Quizá la muerte de Moustaki en Niza, a los 79 años, signifique el final de una época, de una forma de concebir la música y la cultura. Tal vez se haya impuesto ese modo de vida anglosajón que arrasa con la diversidad cultural y que Moustaki despreciaba en ocasiones, como cuando afirmaba que el rock era algo ordinario y una malformación musical. Es posible que la canción popular, lo que se llamó después música étnica o músicas del mundo, ya sólo sea una reliquia para nostálgicos o para aficionados que se resisten a comulgar por obligación con los gustos que dictan los yanquis desde el otro lado del Atlántico. Sin embargo, las generaciones jóvenes no dejan de escuchar a nuevas voces procedentes del sur de Europa o del norte de África o de Oriente Próximo. “Claro que hay gente que sigue y seguirá mis pasos o los de Leonard Cohen o los de Lluís Llach”, declaraba con frecuencia el cantante fallecido quien supo trasladar su compromiso cultural hasta un público mayoritario. “Tras mi etapa de cantante para minorías, comprendí que la música popular es simple, clara, lírica y llena de emociones. A través de mi relación con Piaf aceleré mi proceso para pasar a cantar ante grandes auditorios”.
La vigencia de músicos como Georges Moustaki se mide no sólo por su legado musical, sino también por el mensaje, aquella palabra tan de moda en una época y luego tan denostada. Pues sí, esa música viene acompañada de un mensaje tan contemporáneo que nos habla del amor en libertad, de la ausencia de fronteras, de la lucha contra los poderosos, de la fraternidad entre las gentes… Viajero a la vez que músico y extranjero en ninguna parte, Moustaki decía que nunca llegaba a deshacer sus maletas hasta que la muerte lo ha encontrado, como no podía ser de otro modo, en Niza, en una ribera del Mediterráneo.

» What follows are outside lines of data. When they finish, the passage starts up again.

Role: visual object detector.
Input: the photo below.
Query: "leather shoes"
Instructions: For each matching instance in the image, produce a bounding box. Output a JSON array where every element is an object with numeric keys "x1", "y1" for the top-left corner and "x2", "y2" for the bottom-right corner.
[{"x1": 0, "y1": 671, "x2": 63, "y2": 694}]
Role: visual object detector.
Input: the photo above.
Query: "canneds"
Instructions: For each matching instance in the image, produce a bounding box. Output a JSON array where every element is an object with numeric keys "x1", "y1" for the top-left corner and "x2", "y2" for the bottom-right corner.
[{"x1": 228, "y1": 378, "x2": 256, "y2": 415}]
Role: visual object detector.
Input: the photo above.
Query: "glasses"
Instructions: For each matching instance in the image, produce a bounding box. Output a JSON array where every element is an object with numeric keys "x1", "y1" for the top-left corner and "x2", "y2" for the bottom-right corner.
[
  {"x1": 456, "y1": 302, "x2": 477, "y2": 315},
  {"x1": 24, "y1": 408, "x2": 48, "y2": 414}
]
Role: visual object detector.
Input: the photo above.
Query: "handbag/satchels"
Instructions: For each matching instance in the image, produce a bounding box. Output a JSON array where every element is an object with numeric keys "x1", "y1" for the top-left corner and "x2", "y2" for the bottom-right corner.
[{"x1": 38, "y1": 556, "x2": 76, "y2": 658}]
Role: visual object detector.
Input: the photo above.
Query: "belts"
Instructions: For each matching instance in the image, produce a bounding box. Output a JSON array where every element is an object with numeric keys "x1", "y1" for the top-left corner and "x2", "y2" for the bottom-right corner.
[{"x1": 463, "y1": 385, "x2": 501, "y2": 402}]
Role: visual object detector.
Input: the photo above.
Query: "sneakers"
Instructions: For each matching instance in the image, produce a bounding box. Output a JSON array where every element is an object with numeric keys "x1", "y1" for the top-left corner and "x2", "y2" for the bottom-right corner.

Mientras ensayaba un concierto, en una sofocante tarde de agosto de 1986, encaramado en el escenario del teatro romano de Sagunto y con el mar al alcance de la vista, Georges Moustaki resumió su filosofía. “Pienso que aquí están nuestras raíces, nuestra historia. No como ruinas del pasado, sino como algo vivo y cotidiano”. El blanco fue siempre el color favorito del cantante, un blanco en la cabellera, en la barba y en los atuendos que contrastaba con el azul del Mediterráneo y con el negro de las noches estrelladas cuando actuaba cerca de un mar que Moustaki consideraba su patria, su única patria. “Soy un apátrida”, solía decir el músico, “pero me considero un nacionalista del Mediterráneo y de su cultura”. De blanco como las túnicas griegas o romanas, como las casas encaladas al borde de los acantilados, Georges Moustaki fue durante décadas uno de los símbolos de la canción popular del Mediterráneo a la altura de monstruos como Jacques Brel, Georges Brassens o Edith Piaf, de la que fue amante y discípulo.